# [Task description]
The line containing "The Portal Curse" and every line after it, through the end of the material: copy these exactly and nothing else, leaving pictures out.

# [The data]

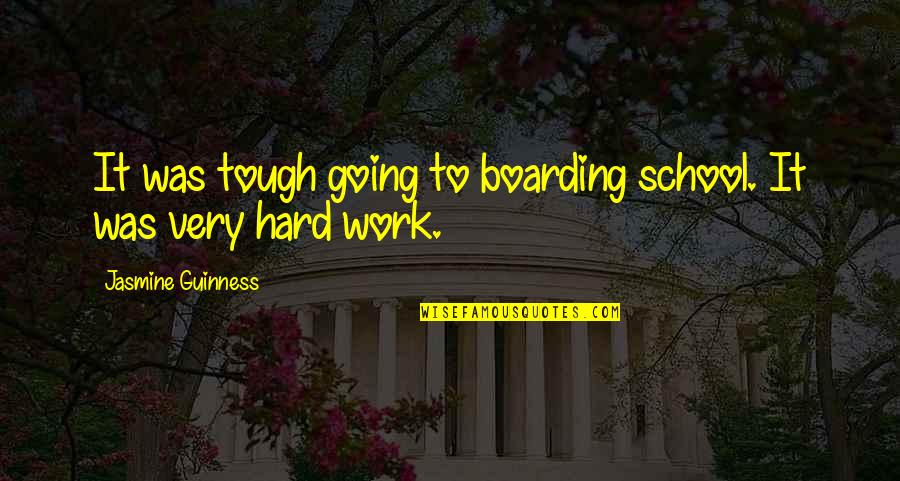 Zanon Group Quotes By Jasmine Guinness: It was tough going to boarding school. It Zanon Group Quotes By Jasmine Guinness: It was tough going to boarding school. It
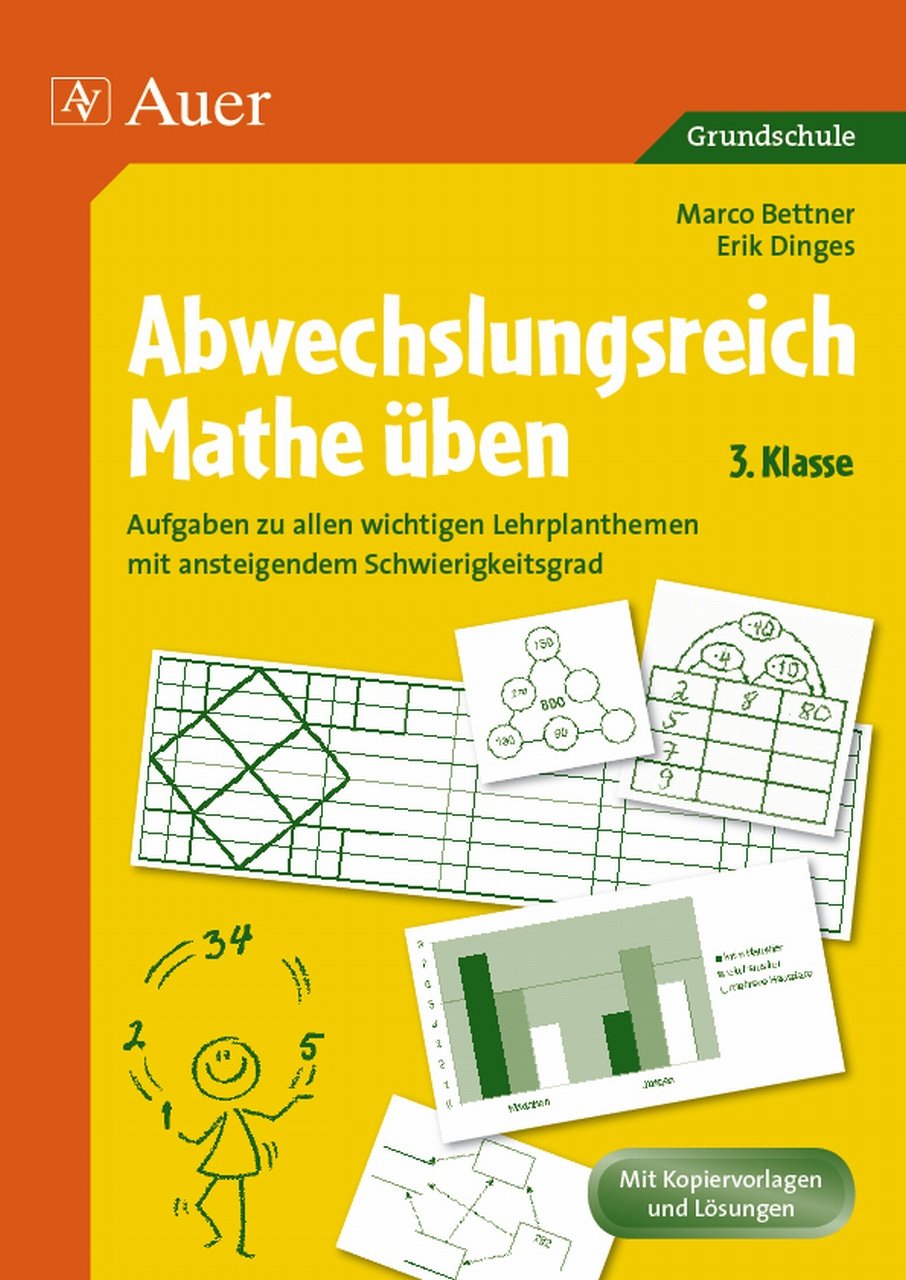 Abwechslungsreich Mathe üben! Kl. 3: Aufgaben zu allen wichtigen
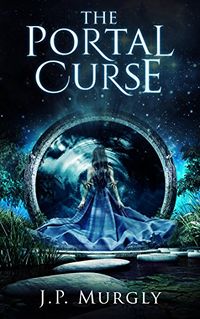 The Portal Curse eBook Cover, written by J.P. Murgly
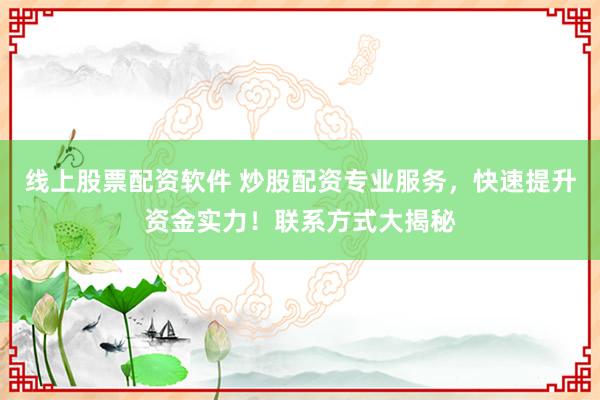 线上股票配资软件 炒股配资专业服务，快速提升资金实力！联系方式大揭秘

# [Solution to this exercise]
 The Portal Curse eBook Cover, written by J.P. Murgly
 线上股票配资软件 炒股配资专业服务，快速提升资金实力！联系方式大揭秘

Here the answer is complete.